L’anfora di terracotta è molto vicina alla biodinamica perché è un materiale assolutamente artigianale e naturale ed è quanto di più lontano possibile da un acciaio o anche da un legno. L’anfora è pura semplicità. Con l’anfora c’è pochissima meccanizzazione, tutto è manuale, ragionevolmente manuale. È qualcosa che si adatta a tantissime situazioni, adatta infatti anche a lunghe macerazioni per come è fatta e per la traspirazione. È uno stile che primeggia nella biodinamica, anche se ovviamente in essa sono presenti anche vini in botte.

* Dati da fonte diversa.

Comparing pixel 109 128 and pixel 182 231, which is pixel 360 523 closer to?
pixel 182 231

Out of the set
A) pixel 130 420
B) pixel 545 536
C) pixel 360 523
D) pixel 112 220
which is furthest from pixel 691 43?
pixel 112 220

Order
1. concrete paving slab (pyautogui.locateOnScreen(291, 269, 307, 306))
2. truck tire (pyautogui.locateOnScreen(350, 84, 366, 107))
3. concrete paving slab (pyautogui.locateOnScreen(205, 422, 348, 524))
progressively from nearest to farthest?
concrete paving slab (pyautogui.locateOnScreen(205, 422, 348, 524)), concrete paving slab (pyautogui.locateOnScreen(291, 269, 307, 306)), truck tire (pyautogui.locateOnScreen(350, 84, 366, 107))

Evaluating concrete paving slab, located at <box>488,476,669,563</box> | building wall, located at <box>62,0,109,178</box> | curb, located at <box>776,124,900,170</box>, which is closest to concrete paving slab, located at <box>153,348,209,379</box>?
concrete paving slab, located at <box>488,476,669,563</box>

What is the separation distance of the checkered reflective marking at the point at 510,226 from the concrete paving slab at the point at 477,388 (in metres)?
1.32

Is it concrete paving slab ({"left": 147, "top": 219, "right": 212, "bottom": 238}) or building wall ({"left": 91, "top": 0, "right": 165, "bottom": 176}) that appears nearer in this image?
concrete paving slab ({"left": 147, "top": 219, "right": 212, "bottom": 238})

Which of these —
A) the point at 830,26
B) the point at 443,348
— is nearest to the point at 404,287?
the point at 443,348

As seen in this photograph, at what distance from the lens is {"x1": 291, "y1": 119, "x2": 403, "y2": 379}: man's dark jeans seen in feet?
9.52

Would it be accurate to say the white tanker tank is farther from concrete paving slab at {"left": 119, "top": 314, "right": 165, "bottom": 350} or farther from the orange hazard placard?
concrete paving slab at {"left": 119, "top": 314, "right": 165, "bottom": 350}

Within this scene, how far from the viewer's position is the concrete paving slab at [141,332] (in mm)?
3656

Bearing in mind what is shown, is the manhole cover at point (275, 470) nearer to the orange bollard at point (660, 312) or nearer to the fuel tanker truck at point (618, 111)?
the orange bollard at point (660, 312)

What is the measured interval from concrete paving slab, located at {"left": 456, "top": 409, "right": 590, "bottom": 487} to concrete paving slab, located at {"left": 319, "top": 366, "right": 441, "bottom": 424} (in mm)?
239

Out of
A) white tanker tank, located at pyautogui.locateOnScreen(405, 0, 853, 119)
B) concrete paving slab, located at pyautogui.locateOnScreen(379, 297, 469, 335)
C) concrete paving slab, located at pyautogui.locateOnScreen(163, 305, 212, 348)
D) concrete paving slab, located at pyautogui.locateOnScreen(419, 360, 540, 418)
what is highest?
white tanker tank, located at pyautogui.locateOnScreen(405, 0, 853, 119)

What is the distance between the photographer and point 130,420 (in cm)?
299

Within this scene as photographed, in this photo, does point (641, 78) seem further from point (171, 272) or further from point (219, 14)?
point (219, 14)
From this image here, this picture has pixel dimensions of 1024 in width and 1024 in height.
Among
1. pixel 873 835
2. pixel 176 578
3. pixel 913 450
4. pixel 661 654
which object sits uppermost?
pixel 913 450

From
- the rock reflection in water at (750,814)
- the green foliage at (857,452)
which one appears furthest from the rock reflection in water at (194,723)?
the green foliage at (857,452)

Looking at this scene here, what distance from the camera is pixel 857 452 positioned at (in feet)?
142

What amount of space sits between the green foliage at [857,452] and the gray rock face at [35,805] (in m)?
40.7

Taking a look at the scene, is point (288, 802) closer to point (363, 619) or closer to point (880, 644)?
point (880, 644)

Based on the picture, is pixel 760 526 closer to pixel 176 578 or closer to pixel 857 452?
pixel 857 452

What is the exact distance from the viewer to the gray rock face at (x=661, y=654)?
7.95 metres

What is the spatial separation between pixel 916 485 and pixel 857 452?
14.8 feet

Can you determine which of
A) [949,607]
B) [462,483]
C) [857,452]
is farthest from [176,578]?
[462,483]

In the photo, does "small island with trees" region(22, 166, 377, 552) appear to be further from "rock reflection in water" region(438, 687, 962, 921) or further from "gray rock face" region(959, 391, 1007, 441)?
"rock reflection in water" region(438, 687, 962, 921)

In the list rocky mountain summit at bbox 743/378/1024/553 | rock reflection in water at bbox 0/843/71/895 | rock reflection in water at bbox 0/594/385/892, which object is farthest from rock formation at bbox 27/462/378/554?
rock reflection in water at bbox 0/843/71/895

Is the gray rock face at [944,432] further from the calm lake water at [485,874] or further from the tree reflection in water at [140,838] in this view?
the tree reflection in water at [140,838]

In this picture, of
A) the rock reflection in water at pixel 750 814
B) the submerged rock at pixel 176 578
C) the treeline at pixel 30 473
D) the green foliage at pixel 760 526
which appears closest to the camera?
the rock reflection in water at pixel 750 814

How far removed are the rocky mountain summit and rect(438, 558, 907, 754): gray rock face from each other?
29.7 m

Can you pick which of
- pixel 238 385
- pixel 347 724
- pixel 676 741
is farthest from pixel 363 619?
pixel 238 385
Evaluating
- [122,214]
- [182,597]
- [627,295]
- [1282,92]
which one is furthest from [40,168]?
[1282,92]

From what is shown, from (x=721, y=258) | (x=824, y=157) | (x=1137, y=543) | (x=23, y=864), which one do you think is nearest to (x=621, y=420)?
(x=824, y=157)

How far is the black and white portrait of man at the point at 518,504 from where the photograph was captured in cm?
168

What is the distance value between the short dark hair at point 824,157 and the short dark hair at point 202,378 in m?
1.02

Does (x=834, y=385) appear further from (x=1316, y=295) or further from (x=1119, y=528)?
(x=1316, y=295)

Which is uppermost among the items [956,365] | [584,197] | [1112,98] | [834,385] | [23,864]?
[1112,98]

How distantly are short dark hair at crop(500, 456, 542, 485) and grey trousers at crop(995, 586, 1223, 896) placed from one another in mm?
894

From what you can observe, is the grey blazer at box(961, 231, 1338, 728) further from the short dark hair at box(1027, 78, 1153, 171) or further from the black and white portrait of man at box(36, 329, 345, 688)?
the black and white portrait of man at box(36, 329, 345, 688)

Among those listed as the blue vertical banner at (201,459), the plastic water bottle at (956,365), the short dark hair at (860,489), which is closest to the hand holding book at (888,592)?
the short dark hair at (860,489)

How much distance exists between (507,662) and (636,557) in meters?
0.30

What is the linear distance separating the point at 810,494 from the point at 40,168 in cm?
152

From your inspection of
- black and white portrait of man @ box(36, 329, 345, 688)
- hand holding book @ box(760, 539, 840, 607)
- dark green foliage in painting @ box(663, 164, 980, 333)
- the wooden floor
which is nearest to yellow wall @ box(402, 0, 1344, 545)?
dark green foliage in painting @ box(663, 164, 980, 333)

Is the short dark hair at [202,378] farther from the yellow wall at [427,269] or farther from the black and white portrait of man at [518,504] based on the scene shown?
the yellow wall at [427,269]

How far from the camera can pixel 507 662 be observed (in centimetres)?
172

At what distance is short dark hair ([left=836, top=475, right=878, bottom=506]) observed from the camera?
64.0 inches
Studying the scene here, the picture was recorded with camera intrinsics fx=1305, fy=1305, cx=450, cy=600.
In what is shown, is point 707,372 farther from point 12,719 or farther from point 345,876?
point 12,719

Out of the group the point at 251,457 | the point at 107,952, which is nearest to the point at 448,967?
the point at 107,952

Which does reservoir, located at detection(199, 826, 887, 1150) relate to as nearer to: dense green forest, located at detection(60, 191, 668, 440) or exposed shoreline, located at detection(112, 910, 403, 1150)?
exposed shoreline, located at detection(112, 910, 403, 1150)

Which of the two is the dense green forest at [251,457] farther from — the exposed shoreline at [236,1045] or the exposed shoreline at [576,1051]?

L’anfora è una buona via di mezzo fra romanticismo e praticità. Soprattutto è sempre più identificativa del vino fatto in un certo stile, ottenendo vini eleganti e definiti. Dunque è un contenitore che subisce le scelte fatte in vigneto, riflettendo così il carattere dell’uva stessa appena raccolta.
Oggi si è verificato un ritorno da parte dei produttori di vino all’utilizzo di un materiale del passato. Le nuove tendenze di mercato, la diffusione di conduzioni agricole più rispettose dell’ambiente quali l’agricoltura biologica e biodinamica, la maggiore sensibilità dei produttori nei confronti dell’utilizzo di materiali naturali ha giocato un ruolo determinante nel ritorno alla terracotta.
Come afferma il precursore dell’anfora italiana, Josko Gravner: “Fare vino è come partorire, l’uomo deve accompagnare e lasciar fare alla natura. E in questo ritorno alla natura l’anfora fa il resto: come un amplificatore fa con la musica, l’anfora restituisce un prodotto naturale che ha già preso forma in vigna.”